[TASK OBJECTIVE]:
All the data should come back exactly as it was given.

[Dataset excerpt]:
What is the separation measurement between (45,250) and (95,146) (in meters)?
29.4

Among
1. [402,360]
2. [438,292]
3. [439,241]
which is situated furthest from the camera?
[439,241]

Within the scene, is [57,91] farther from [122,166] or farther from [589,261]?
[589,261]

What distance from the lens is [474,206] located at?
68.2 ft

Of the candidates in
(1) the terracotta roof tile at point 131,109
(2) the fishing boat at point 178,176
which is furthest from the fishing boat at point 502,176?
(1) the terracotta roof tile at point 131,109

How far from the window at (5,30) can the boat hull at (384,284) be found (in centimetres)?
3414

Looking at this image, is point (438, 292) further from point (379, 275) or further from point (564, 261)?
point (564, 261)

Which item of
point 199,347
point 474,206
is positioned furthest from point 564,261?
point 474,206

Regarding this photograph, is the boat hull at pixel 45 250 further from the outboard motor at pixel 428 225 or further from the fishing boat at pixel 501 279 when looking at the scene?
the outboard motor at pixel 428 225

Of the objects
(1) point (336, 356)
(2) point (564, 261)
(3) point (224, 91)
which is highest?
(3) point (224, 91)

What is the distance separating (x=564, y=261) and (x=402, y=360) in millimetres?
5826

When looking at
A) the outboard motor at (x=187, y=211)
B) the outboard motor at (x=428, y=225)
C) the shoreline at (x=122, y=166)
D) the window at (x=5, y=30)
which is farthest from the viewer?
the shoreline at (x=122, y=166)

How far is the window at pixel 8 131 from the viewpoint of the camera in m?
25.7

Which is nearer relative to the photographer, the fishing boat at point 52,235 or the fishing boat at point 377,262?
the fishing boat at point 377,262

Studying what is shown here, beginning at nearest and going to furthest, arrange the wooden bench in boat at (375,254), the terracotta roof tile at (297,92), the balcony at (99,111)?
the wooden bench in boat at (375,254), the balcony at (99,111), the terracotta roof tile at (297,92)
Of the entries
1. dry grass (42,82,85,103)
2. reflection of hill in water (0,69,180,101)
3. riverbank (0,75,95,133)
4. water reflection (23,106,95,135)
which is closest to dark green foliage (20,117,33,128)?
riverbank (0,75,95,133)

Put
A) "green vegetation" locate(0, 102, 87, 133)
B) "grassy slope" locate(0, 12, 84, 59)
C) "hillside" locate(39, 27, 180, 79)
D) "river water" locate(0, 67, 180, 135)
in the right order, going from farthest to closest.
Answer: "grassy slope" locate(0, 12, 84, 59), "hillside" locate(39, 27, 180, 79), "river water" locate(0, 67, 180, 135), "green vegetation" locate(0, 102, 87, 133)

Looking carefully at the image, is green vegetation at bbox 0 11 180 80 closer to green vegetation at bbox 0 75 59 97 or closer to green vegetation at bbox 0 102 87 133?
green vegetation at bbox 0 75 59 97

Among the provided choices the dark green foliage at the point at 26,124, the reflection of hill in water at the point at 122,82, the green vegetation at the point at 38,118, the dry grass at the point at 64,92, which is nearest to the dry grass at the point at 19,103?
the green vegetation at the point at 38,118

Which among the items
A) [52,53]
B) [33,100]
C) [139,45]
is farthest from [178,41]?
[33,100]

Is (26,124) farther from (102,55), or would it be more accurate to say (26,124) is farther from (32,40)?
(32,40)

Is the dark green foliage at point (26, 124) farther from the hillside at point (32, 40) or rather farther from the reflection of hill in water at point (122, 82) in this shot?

[REPLY]:
What is the separation measurement between (45,250) and (95,146) (in meters)?
29.4

Among
1. [402,360]
2. [438,292]
3. [439,241]
which is situated furthest from the camera?
[439,241]

Within the scene, is [57,91] farther from [122,166] or farther from [589,261]?
[589,261]

What distance from the lens is [474,206] located at?
68.2 ft

Of the candidates in
(1) the terracotta roof tile at point 131,109
(2) the fishing boat at point 178,176
which is furthest from the fishing boat at point 502,176?
(1) the terracotta roof tile at point 131,109

How far from the window at (5,30) can the boat hull at (384,284) be found (in centimetres)?
3414

Looking at this image, is point (438, 292) further from point (379, 275) or further from point (564, 261)?
point (564, 261)

Which item of
point 199,347
point 474,206
is positioned furthest from point 564,261?
point 474,206

Regarding this photograph, is the boat hull at pixel 45 250 further from the outboard motor at pixel 428 225 or further from the fishing boat at pixel 501 279 when looking at the scene?
the outboard motor at pixel 428 225

Of the objects
(1) point (336, 356)
(2) point (564, 261)
(3) point (224, 91)
which is highest?
(3) point (224, 91)

What is the distance separating (x=564, y=261) and (x=402, y=360) in millimetres?
5826

When looking at
A) the outboard motor at (x=187, y=211)
B) the outboard motor at (x=428, y=225)
C) the shoreline at (x=122, y=166)
D) the window at (x=5, y=30)
which is farthest from the viewer?
the shoreline at (x=122, y=166)

How far is the window at pixel 8 131 from the viewpoint of the camera in m?
25.7

Which is nearer relative to the photographer, the fishing boat at point 52,235 or the fishing boat at point 377,262?
the fishing boat at point 377,262

Studying what is shown here, beginning at nearest and going to furthest, arrange the wooden bench in boat at (375,254), the terracotta roof tile at (297,92), the balcony at (99,111)?
the wooden bench in boat at (375,254), the balcony at (99,111), the terracotta roof tile at (297,92)
Of the entries
1. dry grass (42,82,85,103)
2. reflection of hill in water (0,69,180,101)
3. riverbank (0,75,95,133)
4. water reflection (23,106,95,135)
which is closest to dark green foliage (20,117,33,128)?
riverbank (0,75,95,133)

Put
A) "green vegetation" locate(0, 102, 87, 133)
B) "grassy slope" locate(0, 12, 84, 59)
C) "hillside" locate(39, 27, 180, 79)
D) "river water" locate(0, 67, 180, 135)
in the right order, going from farthest to closest.
Answer: "grassy slope" locate(0, 12, 84, 59), "hillside" locate(39, 27, 180, 79), "river water" locate(0, 67, 180, 135), "green vegetation" locate(0, 102, 87, 133)

Looking carefully at the image, is green vegetation at bbox 0 11 180 80 closer to green vegetation at bbox 0 75 59 97 or closer to green vegetation at bbox 0 102 87 133?
green vegetation at bbox 0 75 59 97

Among the provided choices the dark green foliage at the point at 26,124, the reflection of hill in water at the point at 122,82, the green vegetation at the point at 38,118, the dry grass at the point at 64,92, which is nearest to the dry grass at the point at 19,103?
the green vegetation at the point at 38,118

Which among the items
A) [52,53]
B) [33,100]
C) [139,45]
is farthest from [178,41]?
[33,100]

Is (26,124) farther from (102,55), or would it be more accurate to say (26,124) is farther from (32,40)?
(32,40)

Is the dark green foliage at point (26, 124) farther from the hillside at point (32, 40) or rather farther from the reflection of hill in water at point (122, 82) in this shot?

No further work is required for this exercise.